My guess is most people dislike it because, like just about everything that Adobe makes, it has a steep learning curve, and is a bit more complicated in some ways than perhaps it needs to be. It being pretty pricey doesn't help.  They could probably do some things to improve their UI that would help with the usability issue though.  However, since I've been using Adobe stuff for a while now that issue doesn't even bother me anymore, I've gotten used to it I guess.

Tod13

Quote from: Aracaris;914857My guess is most people dislike it because, like just about everything that Adobe makes, it has a steep learning curve, and is a bit more complicated in some ways than perhaps it needs to be. It being pretty pricey doesn't help.  They could probably do some things to improve their UI that would help with the usability issue though.  However, since I've been using Adobe stuff for a while now that issue doesn't even bother me anymore, I've gotten used to it I guess.

I would go with, for Acrobat at least, Adobe's stuff is just badly written. Or maybe at best, written for the wrong audience.

Alan Cooper in About Face talks about this. Having a super powerful/flexible tool that is designed for someone where that is their primary tool for their job, so they are an expert in its usage, and you sacrifice the casual user for the expert is one thing. Having a less powerful/flexible tool, that does fewer things, but makes them easy to do, sacrificing the expert for the casual user, is another thing.

I can't see from using Acrobat to make form-fillable PDFs how it could ever be useful for the expert or the casual user. Unless, maybe, the expert comes from manual, non-computer work and is used to laying out and setting everything manually and actively hates having a computer align things, group things, and order things when asked. :p

fuseboy

Google Drive for writing, and InDesign for some writing and layout.  (For one page dungeon-type stuff, I do the writing in InDesign also.)

I used to use Scribus, which does work, but InDesign is in a different league entirely.

Willmark

Always use OpenOffice until its time to go into InDesign.

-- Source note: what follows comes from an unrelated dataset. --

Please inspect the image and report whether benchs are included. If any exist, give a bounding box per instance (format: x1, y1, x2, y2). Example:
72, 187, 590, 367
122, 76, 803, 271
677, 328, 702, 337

Oh, and hi to all (again); joined the forum eons ago but had account issues, looking forward to being part of the community here and its more unbridled action then elsewhere on the web.

Aracaris

Quote from: Tod13;914957I would go with, for Acrobat at least, Adobe's stuff is just badly written. Or maybe at best, written for the wrong audience.

Alan Cooper in About Face talks about this. Having a super powerful/flexible tool that is designed for someone where that is their primary tool for their job, so they are an expert in its usage, and you sacrifice the casual user for the expert is one thing. Having a less powerful/flexible tool, that does fewer things, but makes them easy to do, sacrificing the expert for the casual user, is another thing.

I can't see from using Acrobat to make form-fillable PDFs how it could ever be useful for the expert or the casual user. Unless, maybe, the expert comes from manual, non-computer work and is used to laying out and setting everything manually and actively hates having a computer align things, group things, and order things when asked. :p

Oh, Acrobat is a different beast from the rest of Adobe's stuff, and, best to avoid using it for anything aside from just looking at/reading PDFs whenever possible.  When it comes to editing it sucks big time for anything beyond tiny text changes.  For any actual layout... no, just don't.